Politics & Government

Appalachian groups sue after Trump rule change weakens oversight of KY coal mines

A coalition of Appalachian environmental legal firms are suing President Donald Trump’s administration over its effort to roll back federal oversight of surface mining regulators.

Appalachian Voices, the Citizens Coal Council and the Sierra Club are challenging revisions to the U.S. Department of the Interior’s Ten-Day Notice Rule — the latest in a series of moves by Trump to deregulate and revive the nation’s struggling coal industry.

Critics of the rule challenging the Trump administration in federal court say it threatens to hobble a delicate balance between state and federal regulators at active coal mining sites, eliminating a check in the process that kept a watchful eye on state agencies tasked with maintaining federal rules.

Those policy revisions, made by the Office of Surface Mining Reclamation and Enforcement, took effect late last month and reinstate a reporting process for potential environmental violations.

Among the changes, the OSMRE was given permission to consult state regulators, which it oversees, before it formally puts those agencies on notice to correct problems at active coal mining operations.
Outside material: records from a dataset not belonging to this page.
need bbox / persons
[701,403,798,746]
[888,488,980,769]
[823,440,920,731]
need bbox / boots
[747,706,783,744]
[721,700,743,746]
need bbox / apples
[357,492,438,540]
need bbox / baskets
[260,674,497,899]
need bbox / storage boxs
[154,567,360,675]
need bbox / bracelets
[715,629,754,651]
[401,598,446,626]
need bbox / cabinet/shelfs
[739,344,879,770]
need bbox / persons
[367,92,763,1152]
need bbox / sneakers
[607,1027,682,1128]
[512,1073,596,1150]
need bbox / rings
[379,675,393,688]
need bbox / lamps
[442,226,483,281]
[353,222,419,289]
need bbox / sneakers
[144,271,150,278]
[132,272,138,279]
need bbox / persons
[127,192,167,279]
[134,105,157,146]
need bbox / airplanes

Residents and others requesting federal site inspections have to alert state regulators first, and a whole category of suspect violations caused by bad permitting on the part of a state agency no longer qualifies for the 10-day notice period at all.

Critics of the rule argue the revised Ten-Day Notice process lets state regulators off the hook for systemic regulatory failures. Indefinite, informal consultation between the OSMRE and state coal mining regulators shrouds the process for keeping state agencies in check, they say.

“The Ten-Day Notice process is often the only accountability tool coalfield residents have when state regulators fail to act,” said Aimee Erickson, executive director of the Citizens Coal Council. “Weakening federal oversight doesn’t strengthen states — it weakens protections for families living with mining impacts.”

Kentucky is one of 24 states with primary authority for regulating the environmental effects of coal mining within its borders. The OSMRE exercises oversight to ensure federal standards under the Suface Mining Control and Reclamation Act are met.

Federal regulators said the finalized rule prioritizes state leadership and reduces Washington’s interference.

Under the old Ten-Day Notice standard, the OSMRE gave state regulators 10 days to assess and take action on a suspected mining violation before federal regulators stepped in. There was no pre-consultation process, and residents requesting a federal inspection didn’t have to alert state agency officials first.

How have residents sought recourse from coal companies?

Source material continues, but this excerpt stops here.